Two Towers reigns at USBO
The second film in the Lord Of The Rings trilogy looks to overtake its predecessor
Arthur J Pais
With a mighty $101.5 million grossed in five days in North America and spectacular numbers from abroad, The Two Towers, the second film in the Lord Of The Rings trilogy is promising a long run and could even top the first film in the series.
Despite glowing reviews and multiple Oscar nominations, the first movie in the Lord Of The Rings trilogy could not reach the $900 million mark last year, while the Harry Potter movie, which also received excellent reviews, scaled $930 million worldwide.
The second Harry Potter movie, which has already grossed about $600 million worldwide, is expected to end its highly profitable run with about $800 million. If The Two Towers does not fall in the coming weeks, it stands an excellent chance of topping the $860 million grossed by its predecessor.
While there was plenty to cheer in The Two Towers camp, which is distributed by New Line (a division of Time Warner), there is huge concern if Martin Scorsese's Gangs Of New York will be profitable. The $100 million-plus film, which has received excellent reviews, grossed about $9 million on about 1,500 screens, certainly a disappointing number.
But distributor Miramax is standing solidly behind the film, adding at least 500 screens on Christmas Day, hoping that word of mouth and critics' kudos will make the film a winner. The Two Towers, on the other hand, is on more than 5,000 screens. It was made for about $90 million.

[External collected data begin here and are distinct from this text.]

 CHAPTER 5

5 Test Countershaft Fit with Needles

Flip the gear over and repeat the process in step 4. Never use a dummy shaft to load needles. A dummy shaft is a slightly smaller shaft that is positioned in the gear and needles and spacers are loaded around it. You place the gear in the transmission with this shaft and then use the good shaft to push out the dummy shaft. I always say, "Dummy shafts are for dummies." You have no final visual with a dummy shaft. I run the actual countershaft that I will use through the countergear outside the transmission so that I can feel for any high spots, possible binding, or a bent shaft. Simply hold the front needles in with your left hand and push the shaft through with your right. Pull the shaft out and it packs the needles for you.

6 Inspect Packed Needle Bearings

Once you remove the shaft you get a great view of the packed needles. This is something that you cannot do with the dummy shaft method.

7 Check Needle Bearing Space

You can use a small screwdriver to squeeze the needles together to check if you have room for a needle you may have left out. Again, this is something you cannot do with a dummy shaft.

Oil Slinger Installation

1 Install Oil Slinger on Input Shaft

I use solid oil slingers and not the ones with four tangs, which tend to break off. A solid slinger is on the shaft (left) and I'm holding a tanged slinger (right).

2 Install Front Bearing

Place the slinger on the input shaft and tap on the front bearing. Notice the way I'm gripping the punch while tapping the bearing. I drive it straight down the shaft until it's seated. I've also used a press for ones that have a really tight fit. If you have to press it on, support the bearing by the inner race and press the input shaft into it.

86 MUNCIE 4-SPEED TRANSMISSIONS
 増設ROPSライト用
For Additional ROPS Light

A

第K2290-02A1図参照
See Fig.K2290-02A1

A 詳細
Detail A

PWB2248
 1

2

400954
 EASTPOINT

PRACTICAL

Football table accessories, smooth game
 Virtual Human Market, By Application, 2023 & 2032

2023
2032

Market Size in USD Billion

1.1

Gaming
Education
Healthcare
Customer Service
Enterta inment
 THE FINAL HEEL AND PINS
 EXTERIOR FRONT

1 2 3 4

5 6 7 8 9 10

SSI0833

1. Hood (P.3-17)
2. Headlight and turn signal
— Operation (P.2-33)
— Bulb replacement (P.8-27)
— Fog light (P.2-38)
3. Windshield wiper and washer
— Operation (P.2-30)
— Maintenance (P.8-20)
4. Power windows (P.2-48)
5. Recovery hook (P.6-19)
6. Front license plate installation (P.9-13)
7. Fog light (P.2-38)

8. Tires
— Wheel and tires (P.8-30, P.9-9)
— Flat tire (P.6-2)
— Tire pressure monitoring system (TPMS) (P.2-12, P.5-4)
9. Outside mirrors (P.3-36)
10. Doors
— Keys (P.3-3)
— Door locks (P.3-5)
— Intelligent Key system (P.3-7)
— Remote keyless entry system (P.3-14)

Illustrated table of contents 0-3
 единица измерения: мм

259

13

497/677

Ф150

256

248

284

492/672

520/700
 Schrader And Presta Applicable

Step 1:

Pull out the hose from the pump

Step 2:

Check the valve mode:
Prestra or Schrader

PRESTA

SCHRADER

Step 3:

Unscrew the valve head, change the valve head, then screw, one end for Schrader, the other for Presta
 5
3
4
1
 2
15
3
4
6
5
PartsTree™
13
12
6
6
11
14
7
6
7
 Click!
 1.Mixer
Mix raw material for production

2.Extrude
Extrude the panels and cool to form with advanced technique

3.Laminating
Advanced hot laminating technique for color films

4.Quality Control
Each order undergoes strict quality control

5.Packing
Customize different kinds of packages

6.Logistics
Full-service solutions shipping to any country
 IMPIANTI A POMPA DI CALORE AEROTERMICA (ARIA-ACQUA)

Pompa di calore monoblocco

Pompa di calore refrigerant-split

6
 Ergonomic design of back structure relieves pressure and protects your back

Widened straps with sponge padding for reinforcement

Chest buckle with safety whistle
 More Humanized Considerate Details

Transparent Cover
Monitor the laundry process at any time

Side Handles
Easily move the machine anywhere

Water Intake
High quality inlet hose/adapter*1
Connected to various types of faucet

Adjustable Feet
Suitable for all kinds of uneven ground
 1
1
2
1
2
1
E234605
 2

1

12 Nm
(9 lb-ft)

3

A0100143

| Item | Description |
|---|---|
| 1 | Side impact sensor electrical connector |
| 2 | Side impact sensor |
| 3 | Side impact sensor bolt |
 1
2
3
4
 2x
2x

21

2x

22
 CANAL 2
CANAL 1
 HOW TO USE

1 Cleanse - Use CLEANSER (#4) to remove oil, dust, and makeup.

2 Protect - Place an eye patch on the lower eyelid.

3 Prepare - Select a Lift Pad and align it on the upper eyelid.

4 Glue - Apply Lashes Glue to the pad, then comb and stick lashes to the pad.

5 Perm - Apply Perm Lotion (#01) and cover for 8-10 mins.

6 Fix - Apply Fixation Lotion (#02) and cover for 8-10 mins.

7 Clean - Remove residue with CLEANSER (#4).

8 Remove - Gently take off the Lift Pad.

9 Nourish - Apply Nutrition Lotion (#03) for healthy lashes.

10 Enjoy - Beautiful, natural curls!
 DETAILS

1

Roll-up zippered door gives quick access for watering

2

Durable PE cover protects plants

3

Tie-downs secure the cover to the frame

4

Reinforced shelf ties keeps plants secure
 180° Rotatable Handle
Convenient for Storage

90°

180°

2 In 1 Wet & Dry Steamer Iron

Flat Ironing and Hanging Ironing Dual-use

There was a big distance between the three-day weekend gross for The Two Towers ($61 million) and the next movie on the top 10 box-office champions list. The Sandra Bullock-Hugh Grant romantic comedy Two Weeks Notice grabbed $14.4 million. Not a terrific number, but the movie could still turn out to be a decent earner, grossing about $75 million. The executives at Warner Bros must have been relieved by its showing because the film closely follows Analyze That, the Robert De Niro-Billy Crystal comedy that is expected to end its run with just about $35 million.
Other comedies are doing fairly well. Last weekend's top movie, Jennifer Lopez's Maid In Manhattan, was third on the list with about $11 million and an encouraging $35 gross. There is a lot of speculation if this could become the first $100 million movie for Lopez. A lot depends on how the film will withstand fierce competition in the next two weeks.
One of the surprise hits of the season, Drumline, continues to do encouraging business, mostly from teenagers. It was No. 5 with $7.6 million ($22 million gross), followed by the newcomer The Wild Thornberrys Movie, the kiddie film which grossed a disappointing $6.1 million.
Star Trek - Nemesis, which opened with a so-so $18 million, took an awful beating. With just about $4.4 million taken in its second weekend and about $22 million in the till, the movie may end up with just about $40 million. Typically a Star Trek movie would gross $80 million.